Alert... Two Bad Radioactive Waste Bills in the Texas Legislature
From Karen Hadden, Director, Sustainable Energy
& Economic Development (SEED) Coalition
Adrian Shelley, Director, Public Citizen
Former State Rep. Lon Burnam
and Tom "Smitty" Smith
Help HALT Two Bad Radioactive Waste Bills!
Rep. Landgraf's HB 2269
Tuesday, March 26
Environmental Regulation Committee
Texas Capitol, Room E1.026 at 10:30 AM or upon adjournment of the House
Sen. Seliger's SB 1021
Wednesday, March 27
Natural Resources & Economic Development Committee - Texas Capitol, Room E1.012 at 9 AM
What these bad bills do:
* Gets WCS out of paying the State of Texas 5% of their revenues, as currently required. WHY? They paid $48 million for 2012 - 2016. Our state should not give up this much needed revenue, especially when WCS has a lucrative nuclear reactor decommissioning project in the works. This equates to an unnecessary bailout, at the expense of Texas taxpayers.
* Increase the amount of curies the site can accept; which means more radioactivity
* Requires expansion of the disposal site if capacity reaches 80%. They're already licensed and able to do this. So why do they want a
to do so? Will WCS later claim they can't afford to expand and get taxpayers to pay for the
required expansion? The first pit (Phase 1) has used only 25% of capacity and overall site has used less than 2% of capacity.
* Increase the volume of radioactive waste likely to be imported - by removing the 30% cap on of imports of out-of-compact (other than Vermont and Texas) waste and allows disposal rate changes to favor more imports.
WCS has repeatedly pressured the Legislature to allow expansion of their radioactive waste empire, session after session. They're back...
These two bad bills
are coming up in the Texas House and the Senate this week. Come register against the bills. Speak if you can! Send emails and make calls as well...
The first rule of holes is... When you're in one, stop digging.
The two bills read the same - they're companion bills.
Please call these offices and ask Legislators to vote against these bills.
Ask Representatives to vote against HB 2269
Ask Senators to vote against 1021
Urge legislators to Vote NO in order to...
Protect the health and safety of Texans and the financial well-being of our state by not expanding the amount of radioactive waste coming into our state. Insist that WCS pay the state the required 5% of revenues, not get out of paying millions. The company has struggled financially.
The first rule of holes is... When you're in one, stop digging
Environmental Regulation Committee:
(author of the good bill)
Senate Natural Resources and Economic Development Committee
Brian Birdwell, Chair (R-Granbury) 512.463.0122, (Co-sponsor of bad Seliger bill)
Kelly Hancock (R-North Richland Hills)
(author of the good bill)

RAW DATA –
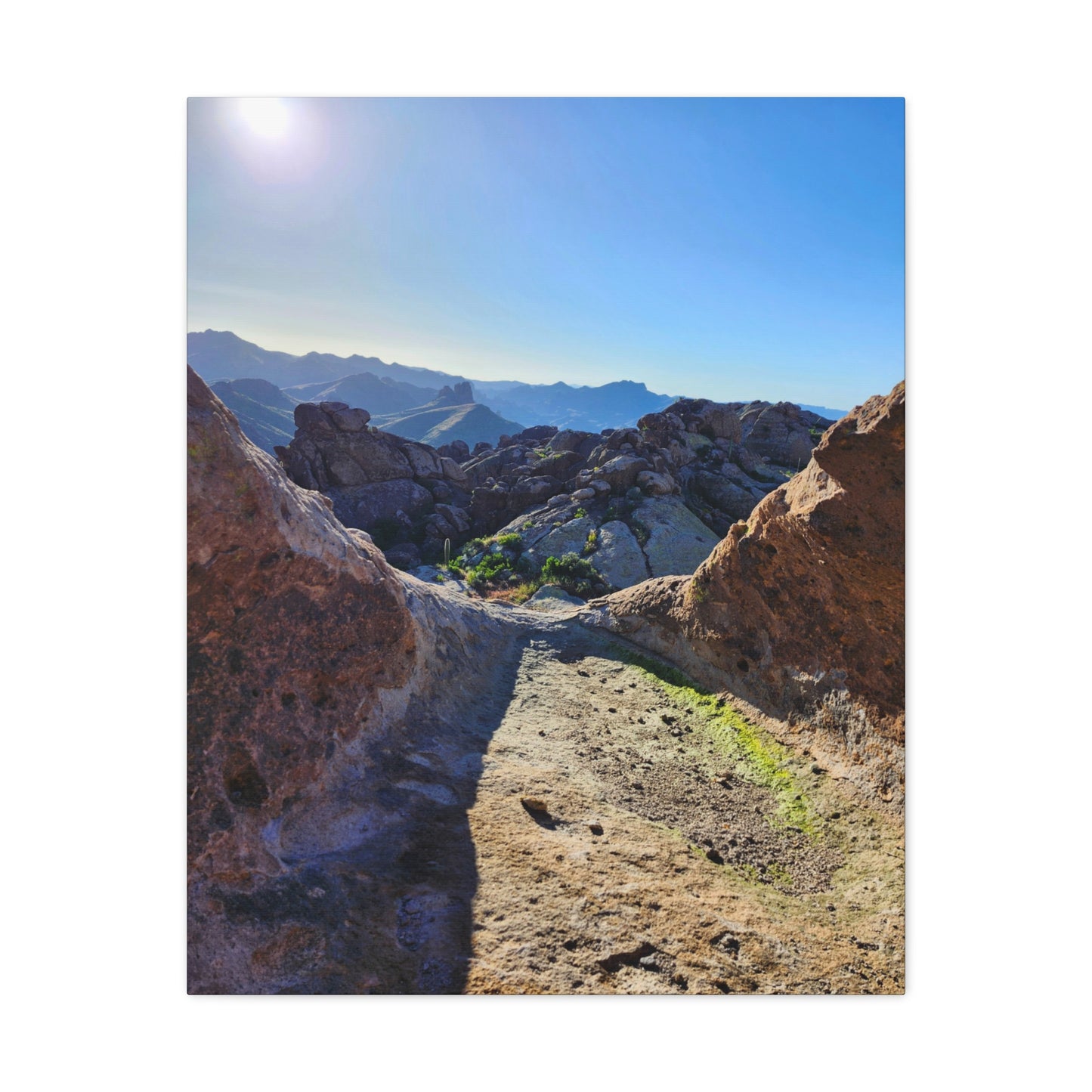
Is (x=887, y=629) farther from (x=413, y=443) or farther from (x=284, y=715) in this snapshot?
(x=413, y=443)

THE TASKS –
**A)** Summarize the alert about the radioactive waste bills in two sentences.
**B)** Put this sentence from the radioactive waste bill alert into Spanish: "The two bills read the same - they're companion bills."
The material has nothing to do with the text.

ANSWER LIST –
**A)** HB 2269 and SB 1021 are companion bills that would let WCS stop paying Texas 5% of its revenues, raise the curies the site can accept, require expansion of the disposal site at 80% capacity, and remove the 30% cap on out-of-compact waste imports. The alert urges people to register against the bills at the committee hearings on March 26 and 27 and to ask legislators to vote no.

**B)** Los dos proyectos de ley dicen lo mismo: son proyectos de ley complementarios.